Wednesday, April 23, 2014

ESTATE SALE! Today 10am-3pm



Little old ladies wonder the vast street shuttling floor lamps, empty picture frames, and souvenir tchochkes to their cars lining the road.  There’s a man bartering unnecessarily over a $2 pan in the garage.  The sleeves on his flannel shirt are at least three inches too short.  In the living room, a professional-looking couple evaluate an end table.  I’d love to tell them what my cousin did on that piece of furniture about ten years ago, but I don’t.  I wave to my uncle.  He’s eating a half-wrapped fast food burger.  “Hey, here’s da paperwork.  That should be ‘bout it.”  I hand over the documents and he scrutinizes them.

After Grandpa died, relatives swarmed and started to bicker.  I’ve been couch surfing since my uncle moved in “to take care of things.”  When I moved out, he oversaw my packing to make sure I didn’t take anything of value.  The whole bunch of them act like Grandpa was a noble member of the ancient landed gentry or something.  I’ve seen the finances and no one seems to believe me when I tell them “there’s nothin’ ta fight over.”  That just leads to my aunts accusing me of stealing some mythical treasure chest secretly buried under one of the rose bushes.  So, when everyone moved in, I moved out.

“Where ya off ta now?”  My uncle crams the last quarter of the burger in his mouth.  The grease on his fingers notarize each document in his filthy hands.

“Uh, not sure yet.  But, I’ll give ya my contact info when I know.”

“Why?”

“Mmm…” Good question.  “Just in case, I guess.”  No longer interested in our conversation, he starts harassing some woman who is apparently touching the cheap flatware too much.

I take one last look around the house.  How many nights did I fall asleep on the floor gorging on popcorn drenched in butter?  We’d watch old Westerns where “good” always triumphs.  A grizzled man lugs up a toolbox that’s been in our family for five generations.  It’s labeled “$3.”  Most of the rooms are bare and echo with the slightest sound.  The vultures circle around the last bits of the estate.  They tear and gnaw at anything of perceived value.  It is what it is.

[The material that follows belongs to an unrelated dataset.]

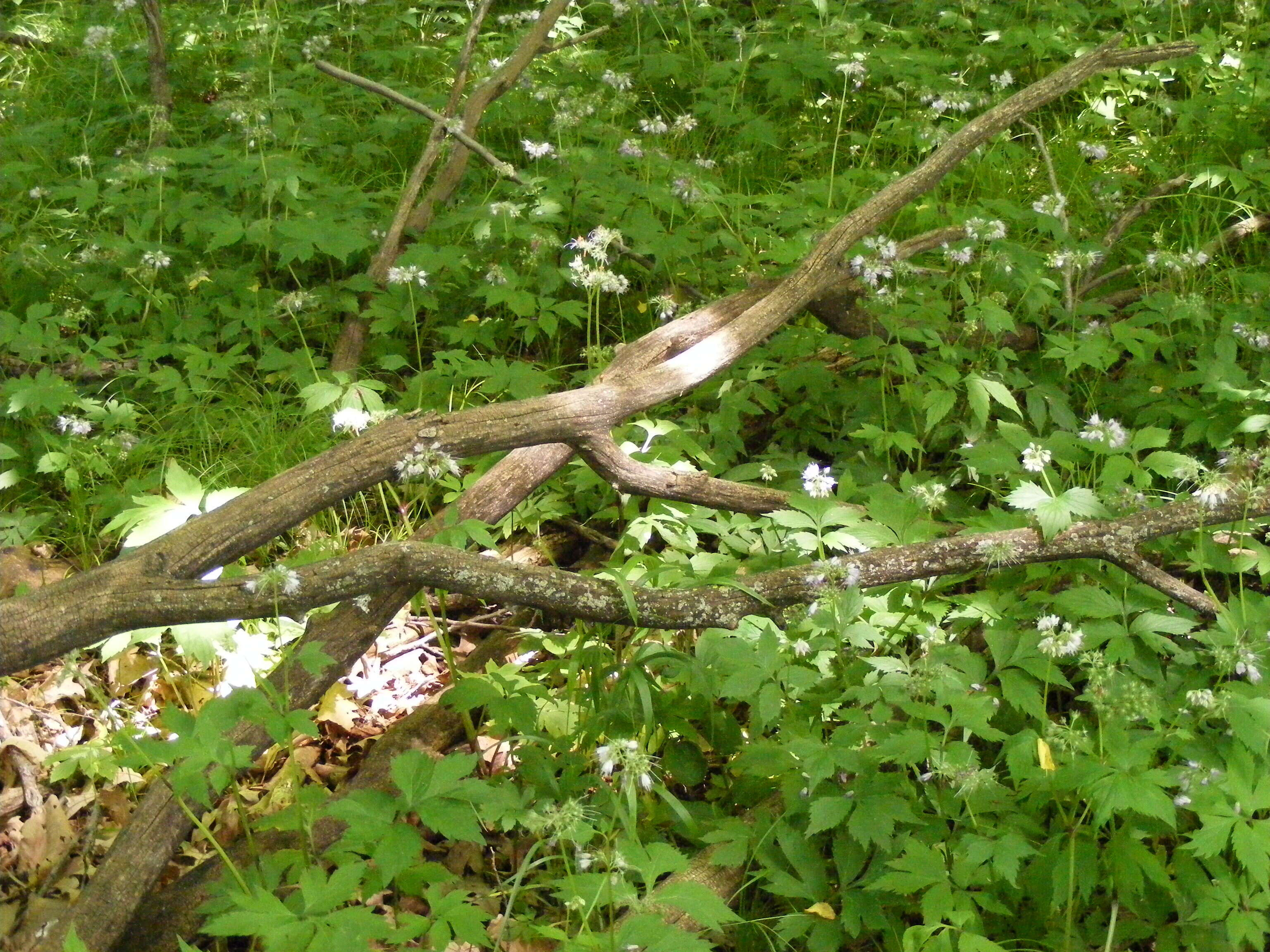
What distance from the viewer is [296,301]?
13.7 feet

Exiting the propped open front door, I park my ass on the stoop.  I’m not quite ready to leave.  The intensity of the sun beats down with a blistering heat.  It’s been a long, dry summer that has scorched this once beloved lawn.  “1…  2…  3…  Rrr!”  Down the street, a couple of scrawny kids heave my old amp into the back of their pick-up.  I stand up almost in protest.  They toss my guitar into the back and take off.  I’m done.  The golden grass of the subdivision crunches under my feet as I lazily drag my shoes to Main Street.

Sometimes, I feel like I’m meant for something if only I knew what.  The speed limit is only 35 mph, but I watch as almost every vehicle does at least 50 on this country highway converted into a sprawl collector road.  What are they in a hurry to get to?  I have no place to go.  I take a seat on the curb at the gas station on the corner of Brown Boulevard.  A grey box covered in beer and cigarette ads.  Again, I’m asking, “what should I do?”

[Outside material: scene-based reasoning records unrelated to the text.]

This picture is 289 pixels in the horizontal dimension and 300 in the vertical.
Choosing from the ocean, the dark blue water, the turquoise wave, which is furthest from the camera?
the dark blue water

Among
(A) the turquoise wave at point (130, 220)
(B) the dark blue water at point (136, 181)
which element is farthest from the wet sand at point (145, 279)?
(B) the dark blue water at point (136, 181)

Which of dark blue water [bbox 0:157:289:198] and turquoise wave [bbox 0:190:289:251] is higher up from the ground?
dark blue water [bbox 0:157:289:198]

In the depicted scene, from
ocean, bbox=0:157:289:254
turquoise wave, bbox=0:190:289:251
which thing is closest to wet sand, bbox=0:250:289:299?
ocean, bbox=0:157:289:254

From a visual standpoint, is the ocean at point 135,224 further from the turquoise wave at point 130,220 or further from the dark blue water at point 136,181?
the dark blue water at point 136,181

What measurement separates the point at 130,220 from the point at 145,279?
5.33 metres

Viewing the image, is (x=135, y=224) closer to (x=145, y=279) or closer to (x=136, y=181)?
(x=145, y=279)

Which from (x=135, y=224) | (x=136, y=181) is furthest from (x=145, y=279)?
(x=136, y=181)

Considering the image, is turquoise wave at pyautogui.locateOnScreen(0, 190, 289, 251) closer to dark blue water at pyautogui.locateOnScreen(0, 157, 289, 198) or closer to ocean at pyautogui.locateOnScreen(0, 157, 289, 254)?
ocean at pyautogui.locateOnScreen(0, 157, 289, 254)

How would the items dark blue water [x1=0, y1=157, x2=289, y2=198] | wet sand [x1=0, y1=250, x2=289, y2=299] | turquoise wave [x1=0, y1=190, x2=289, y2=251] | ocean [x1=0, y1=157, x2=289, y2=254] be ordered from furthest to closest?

“Nice shirt,” says a young man in a hoodie and punk band t-shirt.  He packs his cigarettes as he rests against his rented moving truck.  “Didja make it yerself?”

“Yeah.  Thanks!”  He doesn’t seem eager to get back on the road.  “Where ya movin’ ta?”

“Ta Portland.  My friends say they can get me a job out there.  Had nothin’ else goin’ on, so I boxed up everythin’ ‘nd took off.  Whadda ‘bout you?  Goin’ somewhere?”

“Umm…  Yeah.”

“Cool.”  He reaches through the moving truck window and grabs an energy drink.  “Where ya headin’?”

“Haven’t figured that out yet.”

“Really?  Well, if ya wanna ride with me, ya can.  I could use da company ‘nd ya can get out at any time.  Gonna warn ya: this piece of shit doesn’t have a/c or a radio.”  He kicks the tire in contempt.

“Thanks, but I can’t afford da gas ‘nd all.”

“No worries.  I got that covered awready.”

“Are ya sure?”  He nods.  “Okay…” I brush myself off and climb into the passenger seat littered with all kinds of junk food.

“Let’s go!” and he peels out (as much as he can in this clunker) onto Main Street.  He cuts off a couple of cars.  “Don’t worry, I got da insurance on it.”  Black smoke billows out of the exhaust pipe as the engine trembles.  I keep my eyes on the endless prairie ahead.